The task calls for the line containing "A protester runs" and all later lines, through the end of the entries below, to be set down exactly and without pictures.

SOURCE DATA
_ _ _ _
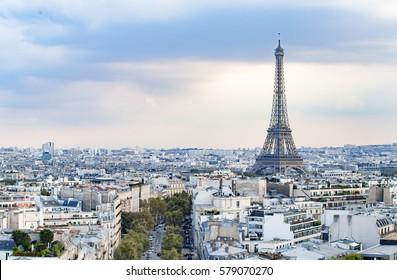 Evening Eiffel tower and Paris city view form Triumph Arc. Eiffel Tower from Champ de Mars, Paris, France. Beautiful Romantic background.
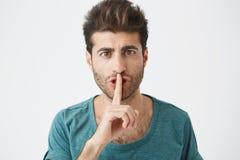 Colpo in testa del maschio caucasico alla moda attraente in maglietta blu casuale, tenendo il dito indice alle labbra, chiedenti  Immagini Stock Libere da Diritti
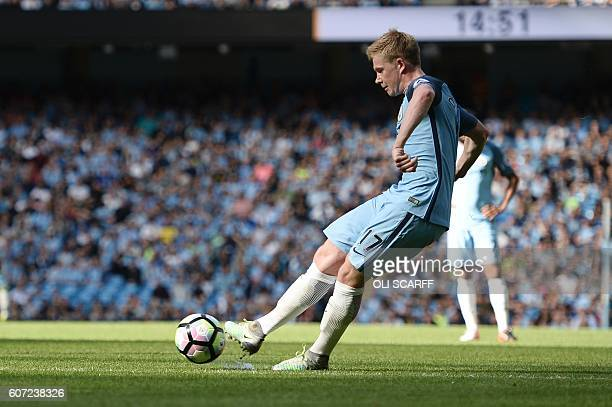 Manchester City's Belgian midfielder Kevin De Bruyne takes a free kick to score the opening goal during the English Premier League football match...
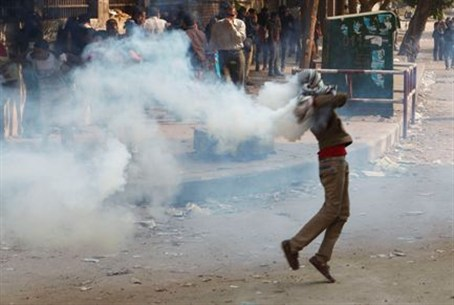 A protester runs to throw a tear gas canister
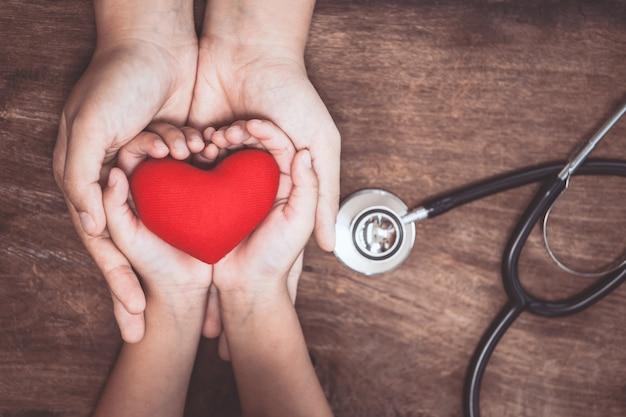 Coração vermelho em mãos de mulher e criança e com estetoscópio de médico em fundo de madeira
_ _ _ _
RESULT FOR THIS TASK
 A protester runs to throw a tear gas canister
 Coração vermelho em mãos de mulher e criança e com estetoscópio de médico em fundo de madeira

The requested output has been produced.